11. In regard to the complaint regarding non-allotment of 21,000 shares to the first petitioner, we note that even though the rights issue closed on 25-4-1987, the actual allotment took place only on 15-3-1989, i.e., after nearly a gap of two years. Even though, the contention of the first petitioner is that he had requested the company to allot shares against the credit balance available in the Adikehole Estate Account which also we have found to be substantiated by the statement of accounts (Exhibit P7) at pages 61 and 62 of the petition (CP 84 of 1999), responded denies to have received such a request. Even assuming that the respondents are right in their contention, yet, considering the fact that there was a gap of nearly two years in the allotment of shares, in a family company like this, equity demanded that the Company should have ascertained the willingness of the first petitioner to subscribe to the shares before allotting these shares in favour of the third and fourth respondents. We find from the reply of the respondents that since allotment of shares was made with a view to raise funds for the Company and as such the consideration could not have been adjusted against the credit balance, we also find that a similar request had been conceded in respect of Mr. LR.Coelho. We also note that notwithstanding the stand of the respondents that there had been inordinate delay in challenging this allotment, yet we find that as early as 1993, the petitioner issued a legal notice in respect of these allotments. Thus the fact is that except the first petitioner all other family members had been allotted shares and that allotting these shares to the third and fourth respondents exclusively, the percentage shareholding of these respondents had gone up substantially. As we have observed in the earlier paragraph, exclusion of only the first petitioner from allotment of shares in a family company, is definitely an act of oppression against the petitioners and as such, we give the option to the first petitioner to apply for these shares (21,000 shares) along with consideration at the same price at which shares were allotted to the third and fourth respondents within a month from the date of order and the company shall get the shares transferred from the third and fourth respondents to the first petitioner within a month thereafter.
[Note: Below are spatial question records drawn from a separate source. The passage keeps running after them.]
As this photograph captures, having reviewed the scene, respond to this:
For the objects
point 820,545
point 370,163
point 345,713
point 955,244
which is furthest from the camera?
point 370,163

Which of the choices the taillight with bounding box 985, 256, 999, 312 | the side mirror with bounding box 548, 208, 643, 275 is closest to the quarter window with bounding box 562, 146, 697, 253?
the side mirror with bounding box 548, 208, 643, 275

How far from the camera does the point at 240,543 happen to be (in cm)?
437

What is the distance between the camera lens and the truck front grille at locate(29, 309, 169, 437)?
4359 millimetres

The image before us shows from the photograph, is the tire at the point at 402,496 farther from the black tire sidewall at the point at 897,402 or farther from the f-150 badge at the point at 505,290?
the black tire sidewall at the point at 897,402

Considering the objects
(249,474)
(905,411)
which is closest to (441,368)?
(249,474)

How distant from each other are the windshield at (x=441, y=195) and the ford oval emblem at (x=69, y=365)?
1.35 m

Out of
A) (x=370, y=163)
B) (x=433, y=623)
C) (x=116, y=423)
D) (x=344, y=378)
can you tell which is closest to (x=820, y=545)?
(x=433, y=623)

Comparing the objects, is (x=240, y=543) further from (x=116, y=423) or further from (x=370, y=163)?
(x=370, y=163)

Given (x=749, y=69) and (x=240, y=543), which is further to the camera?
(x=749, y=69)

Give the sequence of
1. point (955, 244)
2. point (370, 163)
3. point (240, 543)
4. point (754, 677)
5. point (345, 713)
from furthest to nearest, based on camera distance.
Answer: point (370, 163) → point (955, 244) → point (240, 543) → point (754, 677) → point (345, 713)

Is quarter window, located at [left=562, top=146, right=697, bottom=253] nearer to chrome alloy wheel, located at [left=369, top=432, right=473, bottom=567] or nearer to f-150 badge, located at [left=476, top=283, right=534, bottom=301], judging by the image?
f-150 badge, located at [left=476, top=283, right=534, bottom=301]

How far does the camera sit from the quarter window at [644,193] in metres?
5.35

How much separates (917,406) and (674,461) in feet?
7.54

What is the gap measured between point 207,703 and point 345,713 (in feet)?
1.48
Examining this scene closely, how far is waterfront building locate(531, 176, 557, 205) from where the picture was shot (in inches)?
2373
12. We also note that the third respondent having subscribed to the right entitlement in respect of 3,250 shares and also to the 21,000 shares, has received adequate compensation by way of dividend and as such she is in no way prejudicially affected.

13. Even though, the hearing of this petition was concluded on 11-10-2000, the issue of this order was deferred in view of the pendency of proceedings in another family company, viz., CP 6-1-1998, order in respect of which has also been issued as of date.

14. With above directions, we dispose of these petitions without any order as to costs.